WORK INSTRUCTION:
Restate the listing below exactly, images excluded.

EXERCISE DATA:

☆ ☆ ☆

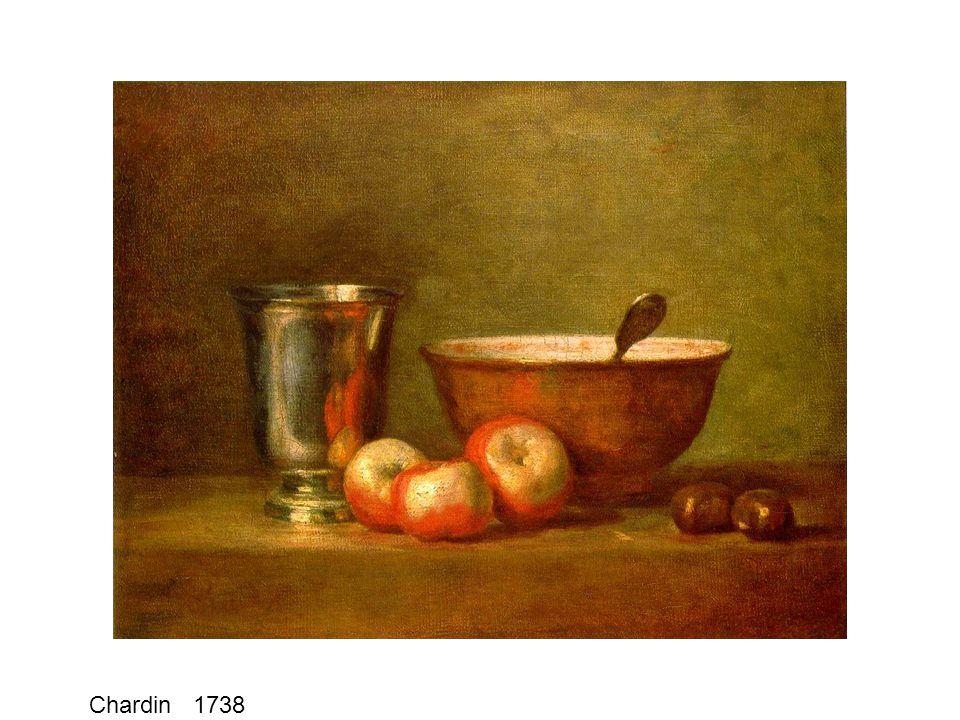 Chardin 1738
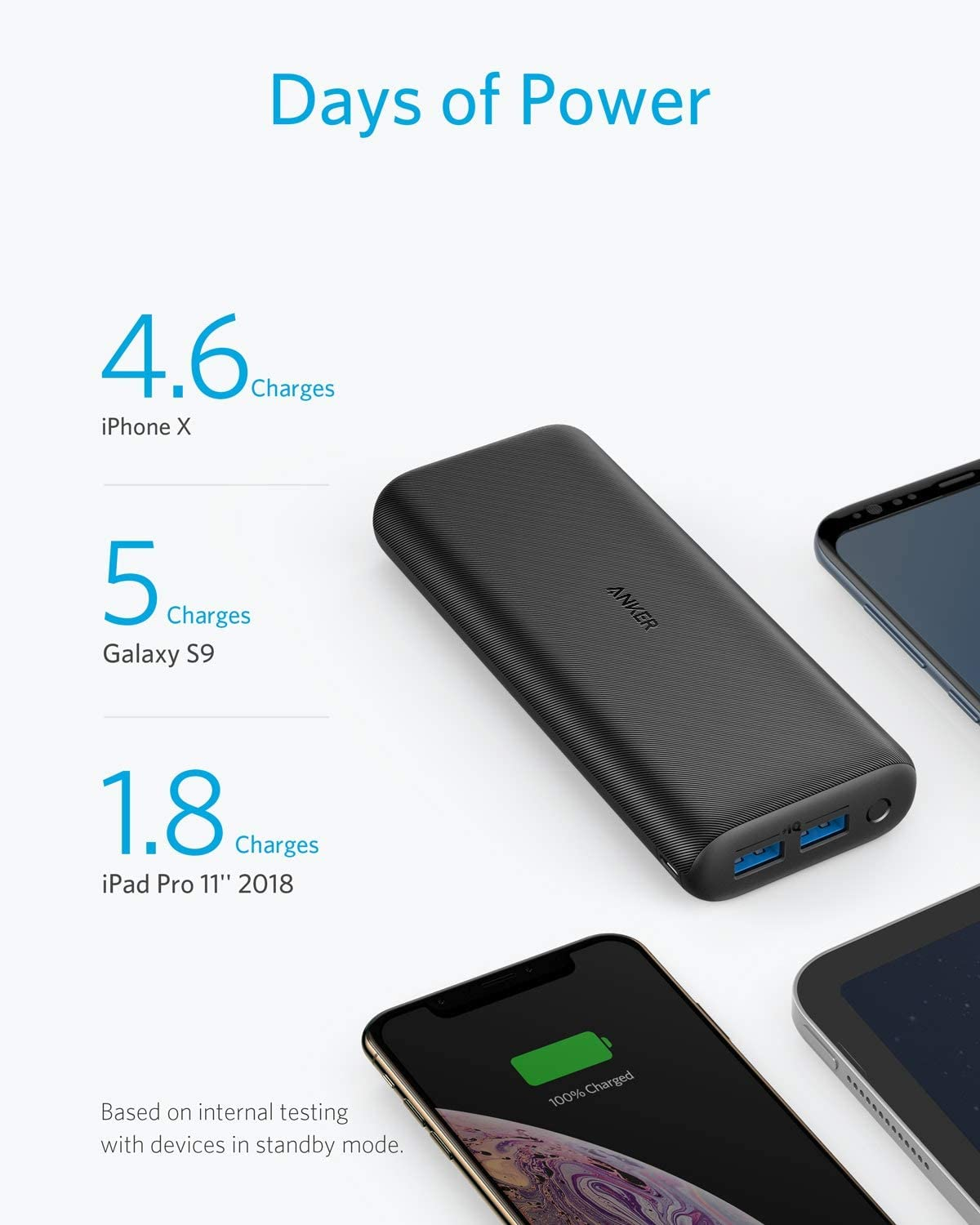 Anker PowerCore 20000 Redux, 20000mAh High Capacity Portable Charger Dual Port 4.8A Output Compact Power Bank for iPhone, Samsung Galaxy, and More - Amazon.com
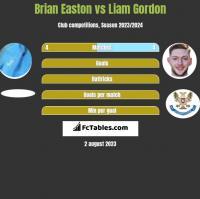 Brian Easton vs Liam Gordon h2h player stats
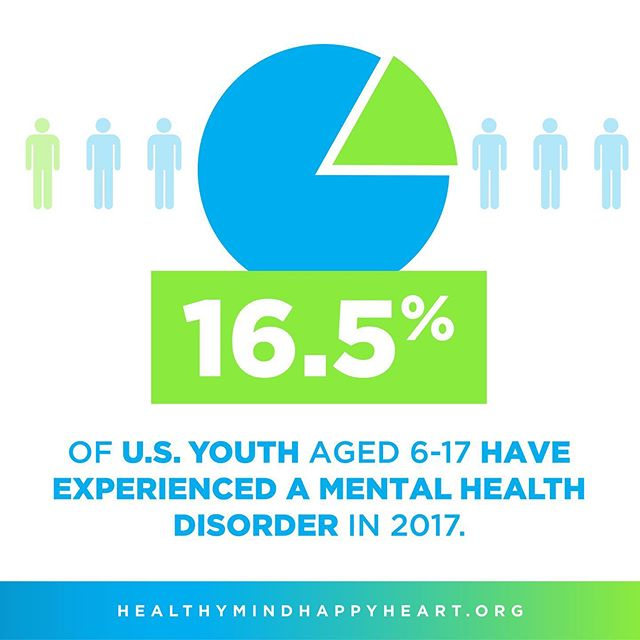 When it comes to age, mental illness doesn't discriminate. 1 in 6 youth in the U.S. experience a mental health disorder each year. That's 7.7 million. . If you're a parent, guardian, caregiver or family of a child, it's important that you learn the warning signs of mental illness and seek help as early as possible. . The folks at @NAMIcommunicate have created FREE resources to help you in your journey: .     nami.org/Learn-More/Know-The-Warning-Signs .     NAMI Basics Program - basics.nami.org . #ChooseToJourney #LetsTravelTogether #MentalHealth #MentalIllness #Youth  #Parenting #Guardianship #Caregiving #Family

☆ ☆ ☆

TASK OUTPUT:
 Chardin 1738
 Anker PowerCore 20000 Redux, 20000mAh High Capacity Portable Charger Dual Port 4.8A Output Compact Power Bank for iPhone, Samsung Galaxy, and More - Amazon.com
 Brian Easton vs Liam Gordon h2h player stats
 When it comes to age, mental illness doesn't discriminate. 1 in 6 youth in the U.S. experience a mental health disorder each year. That's 7.7 million. . If you're a parent, guardian, caregiver or family of a child, it's important that you learn the warning signs of mental illness and seek help as early as possible. . The folks at @NAMIcommunicate have created FREE resources to help you in your journey: .     nami.org/Learn-More/Know-The-Warning-Signs .     NAMI Basics Program - basics.nami.org . #ChooseToJourney #LetsTravelTogether #MentalHealth #MentalIllness #Youth  #Parenting #Guardianship #Caregiving #Family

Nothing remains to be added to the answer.